Load library

Import data

setwd("C:/Users/cassandra/Documents/R/win-library/3.4/DATA606/labs/Lab4a/more")
ames <- read.csv("ames.csv")
rooms <- ames$TotRms.AbvGrd
area <- ames$Gr.Liv.Area
price <- ames$SalePrice

hist(area)

####Exercise 1. Describe this population distribution.

The population skews to the right. There are some outliers after 3000.

Exercise 2. Describe the distribution of this sample. How does it compare to the distribution of the population?

samp1 <- sample(area, 50)

# Plot Sample 1 of area
hist(samp1)

The sample mean is almost equal to the population mean. The distribution of the sample of 50 is a more symmetric than the population distribution.

Exercise 3. Take a second sample, also of size 50, and call it samp2.

How does the mean of samp2 compare with the mean of samp1?

Suppose we took two more samples, one of size 100 and one of size 1000. Which would you think would provide a more accurate estimate of the population mean?

#the sample of 50 
samp2 <- sample(area, 100)
samp3 <- sample(area, 1000)
#Find the mean
mean(samp2)
## [1] 1489.63
mean(samp3)
## [1] 1481.923

An increase in sample size reduces the standard error which provides a more accurate estimate of the populaion mean.

sample_means50 <- rep(NA, 5000)

for(i in 1:5000){
  samp <- sample(area, 50)
  sample_means50[i] <- mean(samp)
}

hist(sample_means50)

There are 5000 elements =in smaple_mean50.
The center of distribution is 1,500. The increase in sample size redcued the spread.

Exercise 4.4. How many elements are there in sample_means50?

Describe the sampling distribution, and be sure to specifically note its center.

Would you expect the distribution to change if we instead collected 50,000 sample means?

Execise 5.To make sure you understand what you’ve done in this loop,
try running a smaller version. Initialize a vector of 100 zeros called sample_means_small.
Run a loop that takes a sample of size 50 from area and stores the sample mean in sample_means_small, but only iterate from 1 to 100.
There are There are 100 elements. Each element represents the element generated by the sample of 50.

1. Take a random sample of size 50 from price.

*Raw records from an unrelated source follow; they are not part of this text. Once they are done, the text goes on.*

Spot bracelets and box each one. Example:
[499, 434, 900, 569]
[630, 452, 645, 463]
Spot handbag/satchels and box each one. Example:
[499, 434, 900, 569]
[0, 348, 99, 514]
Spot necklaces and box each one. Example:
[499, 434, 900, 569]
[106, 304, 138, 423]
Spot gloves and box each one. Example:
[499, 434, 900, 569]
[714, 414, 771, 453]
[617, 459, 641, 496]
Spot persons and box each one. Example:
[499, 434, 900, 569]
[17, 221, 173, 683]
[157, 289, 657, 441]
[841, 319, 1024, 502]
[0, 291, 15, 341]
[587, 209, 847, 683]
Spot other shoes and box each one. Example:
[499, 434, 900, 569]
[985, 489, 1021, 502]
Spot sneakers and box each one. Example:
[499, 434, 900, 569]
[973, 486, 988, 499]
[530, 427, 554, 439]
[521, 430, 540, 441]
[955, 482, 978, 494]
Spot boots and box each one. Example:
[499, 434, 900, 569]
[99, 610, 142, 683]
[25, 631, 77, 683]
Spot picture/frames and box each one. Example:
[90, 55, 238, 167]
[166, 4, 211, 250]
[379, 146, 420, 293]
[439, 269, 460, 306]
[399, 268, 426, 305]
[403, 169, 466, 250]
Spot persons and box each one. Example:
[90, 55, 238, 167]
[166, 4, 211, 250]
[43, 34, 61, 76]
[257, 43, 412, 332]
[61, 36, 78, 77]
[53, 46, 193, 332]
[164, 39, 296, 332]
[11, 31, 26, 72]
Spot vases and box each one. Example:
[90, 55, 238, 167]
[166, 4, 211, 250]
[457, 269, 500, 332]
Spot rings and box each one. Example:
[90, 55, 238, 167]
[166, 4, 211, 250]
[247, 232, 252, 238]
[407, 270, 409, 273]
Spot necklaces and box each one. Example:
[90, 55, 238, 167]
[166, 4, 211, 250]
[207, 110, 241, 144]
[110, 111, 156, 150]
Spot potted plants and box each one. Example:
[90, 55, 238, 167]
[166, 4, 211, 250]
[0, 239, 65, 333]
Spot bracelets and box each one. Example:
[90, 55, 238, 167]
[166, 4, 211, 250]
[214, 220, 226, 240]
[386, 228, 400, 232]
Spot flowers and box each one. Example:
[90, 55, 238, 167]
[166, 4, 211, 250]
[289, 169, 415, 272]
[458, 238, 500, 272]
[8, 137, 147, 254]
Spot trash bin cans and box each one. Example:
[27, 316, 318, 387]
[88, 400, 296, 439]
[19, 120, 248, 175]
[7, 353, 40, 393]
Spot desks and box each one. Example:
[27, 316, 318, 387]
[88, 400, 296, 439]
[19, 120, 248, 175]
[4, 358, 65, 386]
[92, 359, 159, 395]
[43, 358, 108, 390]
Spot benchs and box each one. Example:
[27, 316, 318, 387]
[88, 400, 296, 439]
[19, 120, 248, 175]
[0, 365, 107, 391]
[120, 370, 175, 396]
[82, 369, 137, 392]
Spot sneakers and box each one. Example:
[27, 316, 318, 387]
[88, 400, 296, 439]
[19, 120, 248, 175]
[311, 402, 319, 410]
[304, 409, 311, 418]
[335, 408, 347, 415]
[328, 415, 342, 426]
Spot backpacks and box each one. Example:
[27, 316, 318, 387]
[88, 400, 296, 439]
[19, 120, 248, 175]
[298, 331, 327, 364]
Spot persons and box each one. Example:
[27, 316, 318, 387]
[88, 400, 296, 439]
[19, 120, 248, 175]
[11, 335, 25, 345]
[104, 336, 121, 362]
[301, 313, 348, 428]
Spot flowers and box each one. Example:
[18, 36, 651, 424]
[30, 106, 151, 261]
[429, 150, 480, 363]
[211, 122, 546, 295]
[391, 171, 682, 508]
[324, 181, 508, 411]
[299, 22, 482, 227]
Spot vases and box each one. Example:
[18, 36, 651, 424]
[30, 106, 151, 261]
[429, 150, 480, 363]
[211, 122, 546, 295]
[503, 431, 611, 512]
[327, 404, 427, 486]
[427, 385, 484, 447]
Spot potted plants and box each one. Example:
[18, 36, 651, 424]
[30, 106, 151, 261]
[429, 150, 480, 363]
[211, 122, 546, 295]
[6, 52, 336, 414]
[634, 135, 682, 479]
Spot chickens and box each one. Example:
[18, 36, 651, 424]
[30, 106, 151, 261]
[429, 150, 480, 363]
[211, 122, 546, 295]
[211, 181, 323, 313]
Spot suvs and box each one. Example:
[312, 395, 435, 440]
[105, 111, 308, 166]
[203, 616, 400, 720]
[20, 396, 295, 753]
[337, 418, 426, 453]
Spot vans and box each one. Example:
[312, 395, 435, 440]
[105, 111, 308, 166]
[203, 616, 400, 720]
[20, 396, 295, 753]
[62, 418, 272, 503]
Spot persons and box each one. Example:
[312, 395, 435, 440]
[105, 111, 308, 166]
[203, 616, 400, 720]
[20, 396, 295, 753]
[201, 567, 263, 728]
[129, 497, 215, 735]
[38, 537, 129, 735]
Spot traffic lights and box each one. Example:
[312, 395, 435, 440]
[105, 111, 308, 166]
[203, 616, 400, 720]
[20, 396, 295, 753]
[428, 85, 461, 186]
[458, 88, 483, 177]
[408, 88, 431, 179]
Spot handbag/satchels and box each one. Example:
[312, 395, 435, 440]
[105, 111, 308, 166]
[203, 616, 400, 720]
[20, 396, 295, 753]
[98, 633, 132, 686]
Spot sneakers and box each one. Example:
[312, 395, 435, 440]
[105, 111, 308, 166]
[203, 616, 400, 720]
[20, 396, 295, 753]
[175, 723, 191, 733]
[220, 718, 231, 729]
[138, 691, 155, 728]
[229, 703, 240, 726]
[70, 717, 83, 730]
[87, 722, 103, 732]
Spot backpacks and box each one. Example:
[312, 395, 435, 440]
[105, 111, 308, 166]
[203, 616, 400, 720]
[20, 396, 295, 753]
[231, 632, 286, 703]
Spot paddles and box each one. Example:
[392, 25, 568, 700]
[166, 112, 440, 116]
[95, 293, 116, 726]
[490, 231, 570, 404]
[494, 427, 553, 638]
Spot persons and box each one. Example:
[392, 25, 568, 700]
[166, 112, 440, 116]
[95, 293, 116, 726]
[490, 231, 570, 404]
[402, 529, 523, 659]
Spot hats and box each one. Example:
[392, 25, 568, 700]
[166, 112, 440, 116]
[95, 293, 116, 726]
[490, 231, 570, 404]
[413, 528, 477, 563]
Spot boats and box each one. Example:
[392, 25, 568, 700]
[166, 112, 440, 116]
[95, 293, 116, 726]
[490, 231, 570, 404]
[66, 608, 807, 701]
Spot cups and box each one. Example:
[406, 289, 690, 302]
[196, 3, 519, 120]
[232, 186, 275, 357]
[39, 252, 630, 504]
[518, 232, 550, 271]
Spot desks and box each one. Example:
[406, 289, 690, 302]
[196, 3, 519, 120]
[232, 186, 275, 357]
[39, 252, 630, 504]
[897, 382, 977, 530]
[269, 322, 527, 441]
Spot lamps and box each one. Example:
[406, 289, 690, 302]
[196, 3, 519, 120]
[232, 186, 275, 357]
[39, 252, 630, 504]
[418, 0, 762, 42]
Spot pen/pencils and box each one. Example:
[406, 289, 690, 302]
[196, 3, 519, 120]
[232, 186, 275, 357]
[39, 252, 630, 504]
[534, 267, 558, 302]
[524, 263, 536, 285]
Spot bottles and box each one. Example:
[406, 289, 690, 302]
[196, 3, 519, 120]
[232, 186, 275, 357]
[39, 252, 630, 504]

price_sample <- sample(price, 50)

#Find sample mean of price

mean(price_sample)
## [1] 172862.7
2. Since you have access to the population, simulate the sampling distribution for x¯pricex¯price by taking 5000 samples from the population of size 50 and computing 5000 sample means.
Store these means in a vector called sample_means50. Plot the data, then describe the shape of this sampling distribution. Based on this sampling distribution, what would you guess the mean home price of the population to be?Finally, calculate and report the population mean.
sample_means50 <- rep(NA, 5000)

for(i in 1:5000){
  samp <- sample(price, 50)
  sample_means50[i] <- mean(samp)
}

hist(sample_means50)

The sample mean is almost equal to the population mean.

The distribution of the sample of 50 is a more symmetric than the population distribution.

Based on the sampling dostribtuion the mean honme price of the population is $180,000

mean(price)

The population mean using all data elements is $180,796
the sample mean and population mean are almost the same amount.
3. Change your sample size from 50 to 150, then compute the sampling distribution using the same method as above,
and store these means in a new vector called sample_means150. Describe the shape of this sampling distribution,
and compare it to the sampling distribution for a sample size of 50.
Based on this sampling distribution, what would you guess to be the mean sale price of homes in Ames?
sample_means150 <- rep(NA, 5000)

for(i in 1:5000){
  samp <- sample(price, 150)
  sample_means150[i] <- mean(samp)
}

hist(sample_means150)

The data is mor spread out to the two ends of the distribution when viewing the shape of a sample size of 50
The data is more condensed when viewing the shape of sampling distribution of 150 samples.
The shape of sample 50 is more symmetric
I would guess the mean sale price of homes to be $180,000. Both sampling distrbutions at 50 and 150 had a mean of $180,000.
4 Of the sampling distributions from 2 and 3, which has a smaller spread?
If we’re concerned with making estimates that are more often close to the true value,
would we prefer a distribution with a large or small spread?
The spread is smaller in sample 3.
The larger the sample size the less variablity as the spread becomes smaller.
Therefore, a larger sample size is preferable.